For Hopkinson, it was an almost cathartic experience to be on the road again. As Willie Nelson sang, “On the road again / Just can’t wait to get on the road again... with my friends”.

Photo: Kaza Black

Photo: Kaza Black

“It’s great! It’d been the longest I’ve gone without playing gigs since I was about 16, and that was 40 years ago. Literally over a year without being in a venue and stepping on a stage. It’s work, it’s a fair bit of effort, especially when you’re getting older. We’re loving it though, finishing the night feeling satisfied that we made a bunch of people happy. The feeling from the crowds has been overwhelming in a way. I’m going ‘holy shit, this is fun!’.

“You can rehearse as much as you like, but playing a gig is a different beast. It’s driven by a lot of emotion, a lot less calculated thinking. It’s not off the cuff necessarily but we don’t really rehearse. We don’t stick to a template with every song. We’re just building up to that thing where we’re comfortable again and feel like we’re on top of it all. It takes a while, I think I’m playing pretty well but there’s always room to improve. People seem to be digging it.

Because the stage was in the round, the guys had to walk out and back again to the band room through the audience. In their excitement, punters were trying to hi-five the guys and engage them in conversation. Was that confronting because they were intent on just getting to the stage and then backstage again?

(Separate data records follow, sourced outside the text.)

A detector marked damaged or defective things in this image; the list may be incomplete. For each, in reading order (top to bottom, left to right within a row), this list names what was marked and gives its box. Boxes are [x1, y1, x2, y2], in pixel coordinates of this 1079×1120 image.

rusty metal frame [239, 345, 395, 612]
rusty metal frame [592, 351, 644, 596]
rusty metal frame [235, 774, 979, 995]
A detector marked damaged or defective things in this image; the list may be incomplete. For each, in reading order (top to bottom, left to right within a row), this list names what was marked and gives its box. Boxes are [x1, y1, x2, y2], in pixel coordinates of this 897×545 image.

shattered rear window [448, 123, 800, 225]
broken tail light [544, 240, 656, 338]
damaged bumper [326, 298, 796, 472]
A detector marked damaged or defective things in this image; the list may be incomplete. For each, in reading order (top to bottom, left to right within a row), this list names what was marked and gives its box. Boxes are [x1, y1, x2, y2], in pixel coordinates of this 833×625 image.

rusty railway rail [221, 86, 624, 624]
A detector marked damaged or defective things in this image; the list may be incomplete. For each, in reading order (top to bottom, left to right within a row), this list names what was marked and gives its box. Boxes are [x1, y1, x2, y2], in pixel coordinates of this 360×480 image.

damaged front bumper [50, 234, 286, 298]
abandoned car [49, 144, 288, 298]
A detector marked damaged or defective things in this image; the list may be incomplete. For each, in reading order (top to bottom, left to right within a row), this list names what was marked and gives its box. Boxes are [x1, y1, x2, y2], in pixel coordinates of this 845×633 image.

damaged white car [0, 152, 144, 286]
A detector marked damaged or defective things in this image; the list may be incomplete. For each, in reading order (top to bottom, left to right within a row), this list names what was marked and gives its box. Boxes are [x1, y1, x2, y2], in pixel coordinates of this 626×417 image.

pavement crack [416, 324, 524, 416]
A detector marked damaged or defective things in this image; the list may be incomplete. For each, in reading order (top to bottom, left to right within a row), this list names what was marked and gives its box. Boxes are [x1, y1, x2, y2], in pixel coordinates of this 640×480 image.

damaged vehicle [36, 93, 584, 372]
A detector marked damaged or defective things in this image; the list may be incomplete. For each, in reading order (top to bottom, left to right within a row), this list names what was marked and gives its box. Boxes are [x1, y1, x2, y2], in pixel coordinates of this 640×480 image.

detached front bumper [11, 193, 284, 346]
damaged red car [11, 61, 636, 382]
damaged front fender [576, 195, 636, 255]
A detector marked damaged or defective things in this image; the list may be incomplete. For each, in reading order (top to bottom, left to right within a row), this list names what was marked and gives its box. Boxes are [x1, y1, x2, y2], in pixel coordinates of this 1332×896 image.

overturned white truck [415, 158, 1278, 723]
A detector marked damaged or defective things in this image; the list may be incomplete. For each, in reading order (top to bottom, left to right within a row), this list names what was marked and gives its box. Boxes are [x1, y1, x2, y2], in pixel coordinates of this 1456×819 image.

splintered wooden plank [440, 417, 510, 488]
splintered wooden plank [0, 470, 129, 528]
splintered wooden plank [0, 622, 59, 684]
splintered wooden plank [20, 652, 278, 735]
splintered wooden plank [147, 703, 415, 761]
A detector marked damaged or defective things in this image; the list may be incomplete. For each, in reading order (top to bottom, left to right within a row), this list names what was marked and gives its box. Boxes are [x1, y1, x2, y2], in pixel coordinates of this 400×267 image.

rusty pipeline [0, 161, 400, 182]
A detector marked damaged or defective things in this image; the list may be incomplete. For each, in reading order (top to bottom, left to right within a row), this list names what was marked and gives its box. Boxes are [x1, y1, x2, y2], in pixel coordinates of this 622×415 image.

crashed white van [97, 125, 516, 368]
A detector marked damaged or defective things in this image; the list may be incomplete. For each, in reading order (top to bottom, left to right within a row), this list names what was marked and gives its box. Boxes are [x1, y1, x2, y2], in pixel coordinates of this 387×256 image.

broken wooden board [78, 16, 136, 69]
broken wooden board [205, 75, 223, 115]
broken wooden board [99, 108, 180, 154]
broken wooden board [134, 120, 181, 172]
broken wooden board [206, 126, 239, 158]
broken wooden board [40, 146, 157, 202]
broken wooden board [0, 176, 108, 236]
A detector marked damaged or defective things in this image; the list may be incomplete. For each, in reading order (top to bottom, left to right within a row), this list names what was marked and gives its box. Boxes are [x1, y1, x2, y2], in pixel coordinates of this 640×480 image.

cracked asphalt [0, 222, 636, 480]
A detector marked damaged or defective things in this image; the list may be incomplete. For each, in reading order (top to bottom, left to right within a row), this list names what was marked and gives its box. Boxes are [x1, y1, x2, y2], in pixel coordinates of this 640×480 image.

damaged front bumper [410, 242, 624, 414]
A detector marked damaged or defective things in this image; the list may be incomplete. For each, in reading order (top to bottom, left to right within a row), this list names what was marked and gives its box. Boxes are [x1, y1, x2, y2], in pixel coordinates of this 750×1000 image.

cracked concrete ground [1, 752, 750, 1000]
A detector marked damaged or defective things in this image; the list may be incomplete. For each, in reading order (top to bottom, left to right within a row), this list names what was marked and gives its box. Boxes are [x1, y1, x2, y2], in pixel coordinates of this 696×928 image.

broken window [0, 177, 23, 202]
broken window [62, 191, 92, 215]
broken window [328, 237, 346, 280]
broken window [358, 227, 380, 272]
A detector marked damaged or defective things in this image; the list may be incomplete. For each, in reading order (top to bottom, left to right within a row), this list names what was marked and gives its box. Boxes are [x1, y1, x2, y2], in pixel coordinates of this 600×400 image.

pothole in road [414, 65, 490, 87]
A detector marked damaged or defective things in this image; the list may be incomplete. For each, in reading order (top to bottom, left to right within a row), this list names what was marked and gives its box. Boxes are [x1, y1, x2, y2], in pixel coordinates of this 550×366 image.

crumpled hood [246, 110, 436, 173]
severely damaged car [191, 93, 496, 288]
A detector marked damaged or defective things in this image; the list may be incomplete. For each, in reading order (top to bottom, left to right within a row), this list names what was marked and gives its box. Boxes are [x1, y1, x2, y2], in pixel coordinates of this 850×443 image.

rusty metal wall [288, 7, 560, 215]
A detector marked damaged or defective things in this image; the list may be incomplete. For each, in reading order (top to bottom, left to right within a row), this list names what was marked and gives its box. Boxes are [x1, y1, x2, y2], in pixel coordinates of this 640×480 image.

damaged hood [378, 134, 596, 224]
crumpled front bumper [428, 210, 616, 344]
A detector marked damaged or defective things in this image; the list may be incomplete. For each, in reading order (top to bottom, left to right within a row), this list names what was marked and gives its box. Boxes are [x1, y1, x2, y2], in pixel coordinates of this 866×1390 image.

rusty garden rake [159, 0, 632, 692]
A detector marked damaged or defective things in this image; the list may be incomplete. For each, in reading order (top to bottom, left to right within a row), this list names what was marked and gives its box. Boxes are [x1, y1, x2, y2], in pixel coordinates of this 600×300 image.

“Well, I don’t know what people want. Do they want to be my best friend? No, we’re a fucken rock band and we cling to each other, we’re best friends, we just want to get backstage and have a drink together. We don’t necessarily play nice on stage, we don’t feel nice on stage, and when we finish we do get a lot of gyp for being impolite and not going out and signing records. I’m so grateful that people are there and I appreciate that they’ve chosen to see us, and three hours after at a pub I’d buy anyone a round of drinks. I’d buy you dinner, talk to you till the sun comes up. We’re there to do a job and despite all appearances we’re actually pretty serious about doing the best show we can.”

They finished the set with a rousing version of ‘Berlin Chair’. Then to a wail of feedback, they did the arena styled salutation to the audience, a series of four-man bows with Rogers kicking out his right leg, just as Lemmy would do at the end of a Motörhead concert. It was a final way of saying, “We are You Am I. We play rock ’n’ roll!”.